GIVEN PROBLEM
Copy out everything from the line containing "From the perspective" down to the last of the entries, keeping each line exactly as it stands.
★ ★ ★ ★ ★
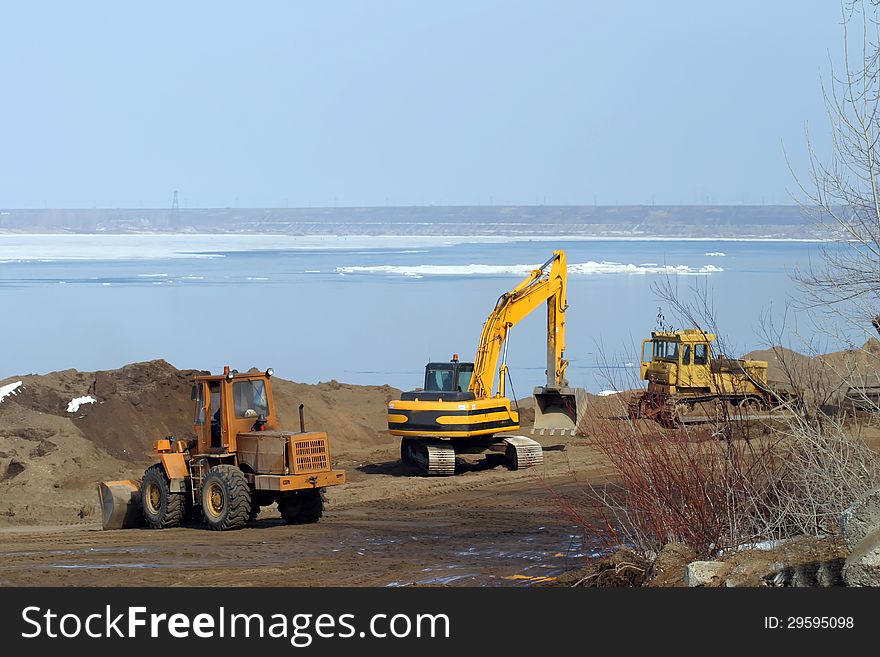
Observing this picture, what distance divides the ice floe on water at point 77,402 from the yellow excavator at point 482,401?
788cm

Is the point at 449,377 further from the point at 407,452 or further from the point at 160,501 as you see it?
the point at 160,501

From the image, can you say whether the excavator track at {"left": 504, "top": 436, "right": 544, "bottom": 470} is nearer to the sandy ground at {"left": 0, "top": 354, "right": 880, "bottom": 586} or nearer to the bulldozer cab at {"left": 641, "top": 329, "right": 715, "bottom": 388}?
the sandy ground at {"left": 0, "top": 354, "right": 880, "bottom": 586}

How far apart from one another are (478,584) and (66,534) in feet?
24.1

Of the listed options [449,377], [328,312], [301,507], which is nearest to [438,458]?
[449,377]

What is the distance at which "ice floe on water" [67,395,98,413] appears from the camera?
→ 26.4 m

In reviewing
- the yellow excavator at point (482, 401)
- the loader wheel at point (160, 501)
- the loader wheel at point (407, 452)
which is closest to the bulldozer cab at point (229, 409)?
the loader wheel at point (160, 501)

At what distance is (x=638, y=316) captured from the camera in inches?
1914

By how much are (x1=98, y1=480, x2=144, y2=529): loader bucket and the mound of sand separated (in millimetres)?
2814

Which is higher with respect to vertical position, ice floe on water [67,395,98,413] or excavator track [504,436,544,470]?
ice floe on water [67,395,98,413]

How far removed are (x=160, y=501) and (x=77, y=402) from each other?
10.5m

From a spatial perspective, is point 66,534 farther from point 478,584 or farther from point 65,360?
point 65,360

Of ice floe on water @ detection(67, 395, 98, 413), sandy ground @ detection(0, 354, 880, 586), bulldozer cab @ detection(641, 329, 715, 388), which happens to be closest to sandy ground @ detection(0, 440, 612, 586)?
sandy ground @ detection(0, 354, 880, 586)

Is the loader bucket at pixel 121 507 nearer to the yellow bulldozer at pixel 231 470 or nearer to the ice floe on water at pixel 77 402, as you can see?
the yellow bulldozer at pixel 231 470
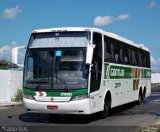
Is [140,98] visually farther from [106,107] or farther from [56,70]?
[56,70]

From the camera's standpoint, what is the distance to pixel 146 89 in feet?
84.3

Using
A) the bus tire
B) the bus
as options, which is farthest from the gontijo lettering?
the bus tire

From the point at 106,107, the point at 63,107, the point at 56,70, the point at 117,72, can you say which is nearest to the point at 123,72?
the point at 117,72

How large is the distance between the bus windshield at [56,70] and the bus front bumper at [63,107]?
50cm

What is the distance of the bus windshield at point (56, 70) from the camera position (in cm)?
1409

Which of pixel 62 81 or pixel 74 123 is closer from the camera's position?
pixel 62 81

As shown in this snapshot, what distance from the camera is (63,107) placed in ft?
46.0

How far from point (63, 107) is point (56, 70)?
1.29 m

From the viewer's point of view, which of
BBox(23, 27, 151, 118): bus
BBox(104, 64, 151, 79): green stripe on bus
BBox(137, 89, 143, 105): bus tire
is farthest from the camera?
BBox(137, 89, 143, 105): bus tire

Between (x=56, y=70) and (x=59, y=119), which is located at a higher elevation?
(x=56, y=70)

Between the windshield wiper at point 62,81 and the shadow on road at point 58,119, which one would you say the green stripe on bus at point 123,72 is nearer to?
the shadow on road at point 58,119

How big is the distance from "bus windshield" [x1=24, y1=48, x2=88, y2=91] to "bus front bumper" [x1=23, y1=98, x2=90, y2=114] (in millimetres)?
505

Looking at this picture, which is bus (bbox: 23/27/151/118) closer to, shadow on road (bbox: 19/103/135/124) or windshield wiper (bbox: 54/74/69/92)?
windshield wiper (bbox: 54/74/69/92)

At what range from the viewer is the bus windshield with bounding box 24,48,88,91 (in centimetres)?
1409
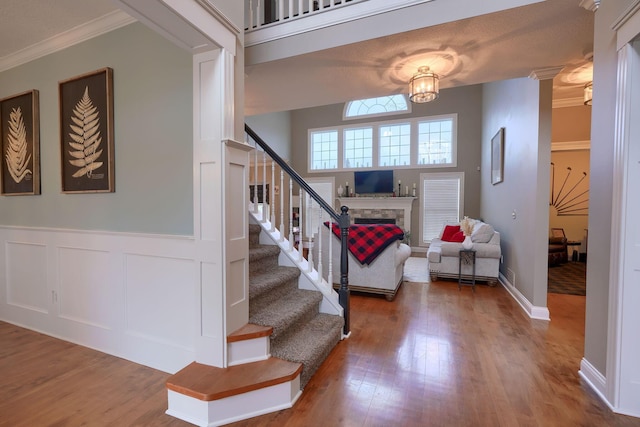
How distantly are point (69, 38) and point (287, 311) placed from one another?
9.44 ft

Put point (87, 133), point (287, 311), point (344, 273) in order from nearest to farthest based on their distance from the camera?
point (287, 311) → point (87, 133) → point (344, 273)

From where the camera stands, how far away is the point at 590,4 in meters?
1.80

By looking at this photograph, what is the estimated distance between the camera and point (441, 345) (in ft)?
7.89

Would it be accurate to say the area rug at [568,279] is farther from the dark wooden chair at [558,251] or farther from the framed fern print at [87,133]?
the framed fern print at [87,133]

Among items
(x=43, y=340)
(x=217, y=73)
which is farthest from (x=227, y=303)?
(x=43, y=340)

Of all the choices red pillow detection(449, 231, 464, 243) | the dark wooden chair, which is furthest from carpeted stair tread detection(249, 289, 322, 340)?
the dark wooden chair

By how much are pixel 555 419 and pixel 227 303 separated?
1973mm

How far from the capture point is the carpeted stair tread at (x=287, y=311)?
194 cm

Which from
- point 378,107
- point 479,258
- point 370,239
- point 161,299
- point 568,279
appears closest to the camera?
point 161,299

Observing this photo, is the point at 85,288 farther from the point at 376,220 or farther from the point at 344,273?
the point at 376,220

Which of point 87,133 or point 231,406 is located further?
point 87,133

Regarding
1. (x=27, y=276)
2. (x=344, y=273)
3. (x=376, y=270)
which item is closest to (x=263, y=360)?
(x=344, y=273)

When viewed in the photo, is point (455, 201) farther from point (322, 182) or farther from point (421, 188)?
point (322, 182)

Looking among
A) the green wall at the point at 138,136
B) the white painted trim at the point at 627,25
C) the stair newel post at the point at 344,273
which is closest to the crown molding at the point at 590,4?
the white painted trim at the point at 627,25
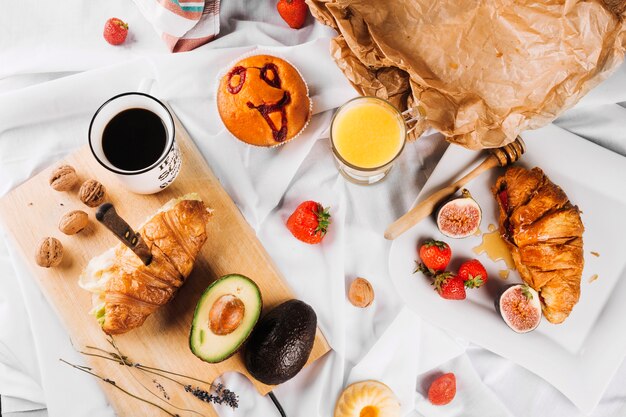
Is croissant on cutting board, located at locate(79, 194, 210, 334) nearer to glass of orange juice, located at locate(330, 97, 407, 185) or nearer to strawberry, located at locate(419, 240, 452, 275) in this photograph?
glass of orange juice, located at locate(330, 97, 407, 185)

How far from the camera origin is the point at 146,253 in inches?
62.9

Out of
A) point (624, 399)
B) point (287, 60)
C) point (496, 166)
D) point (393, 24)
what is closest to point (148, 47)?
point (287, 60)

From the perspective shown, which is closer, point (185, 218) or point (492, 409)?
point (185, 218)

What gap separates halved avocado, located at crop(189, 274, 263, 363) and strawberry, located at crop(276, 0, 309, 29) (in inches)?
36.2

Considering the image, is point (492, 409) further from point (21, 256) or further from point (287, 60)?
point (21, 256)

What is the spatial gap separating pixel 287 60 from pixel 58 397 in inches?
51.7

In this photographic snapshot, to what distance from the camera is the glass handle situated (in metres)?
1.67

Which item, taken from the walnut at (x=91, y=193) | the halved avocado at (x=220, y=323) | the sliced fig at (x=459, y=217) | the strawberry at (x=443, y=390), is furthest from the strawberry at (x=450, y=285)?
the walnut at (x=91, y=193)

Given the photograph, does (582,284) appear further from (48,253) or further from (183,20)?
(48,253)

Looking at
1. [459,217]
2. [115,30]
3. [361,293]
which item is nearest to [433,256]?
[459,217]

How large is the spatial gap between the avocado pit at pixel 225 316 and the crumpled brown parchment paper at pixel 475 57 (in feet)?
2.44

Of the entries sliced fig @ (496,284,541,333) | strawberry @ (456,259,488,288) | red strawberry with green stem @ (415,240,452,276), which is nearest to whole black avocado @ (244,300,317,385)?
red strawberry with green stem @ (415,240,452,276)

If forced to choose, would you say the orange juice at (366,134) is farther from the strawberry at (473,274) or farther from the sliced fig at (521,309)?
the sliced fig at (521,309)

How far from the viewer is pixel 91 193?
★ ★ ★ ★ ★
RESULT OF THIS EXERCISE
From the perspective shown, which is closer, point (185, 218) or point (492, 409)?
point (185, 218)

What gap separates halved avocado, located at crop(189, 274, 263, 363) and strawberry, located at crop(276, 0, 309, 29) (in inches)?
36.2

Considering the image, is point (492, 409) further from point (21, 256) or further from point (287, 60)?
point (21, 256)

What is the spatial gap separating pixel 287 60 from pixel 58 397 in inches?
51.7

In this photographic snapshot, to what distance from the camera is the glass handle situated (in metres)?
1.67

Which item, taken from the walnut at (x=91, y=193) | the halved avocado at (x=220, y=323) | the sliced fig at (x=459, y=217) | the strawberry at (x=443, y=390), is furthest from the strawberry at (x=450, y=285)?
the walnut at (x=91, y=193)

Given the photograph, does (582,284) appear further from (48,253) or further from (183,20)?
(48,253)

Looking at
1. [459,217]
2. [115,30]
3. [361,293]
which item is nearest to [433,256]?
[459,217]

How large is the spatial gap between the avocado pit at pixel 225 316 and the crumpled brown parchment paper at pixel 475 57 (in feet)?
2.44

Of the entries sliced fig @ (496,284,541,333) | strawberry @ (456,259,488,288) | red strawberry with green stem @ (415,240,452,276), which is nearest to whole black avocado @ (244,300,317,385)?
red strawberry with green stem @ (415,240,452,276)

If forced to choose, would you say the orange juice at (366,134) is farther from the strawberry at (473,274) or farther from the sliced fig at (521,309)?
the sliced fig at (521,309)

How far from the viewer is pixel 91 193?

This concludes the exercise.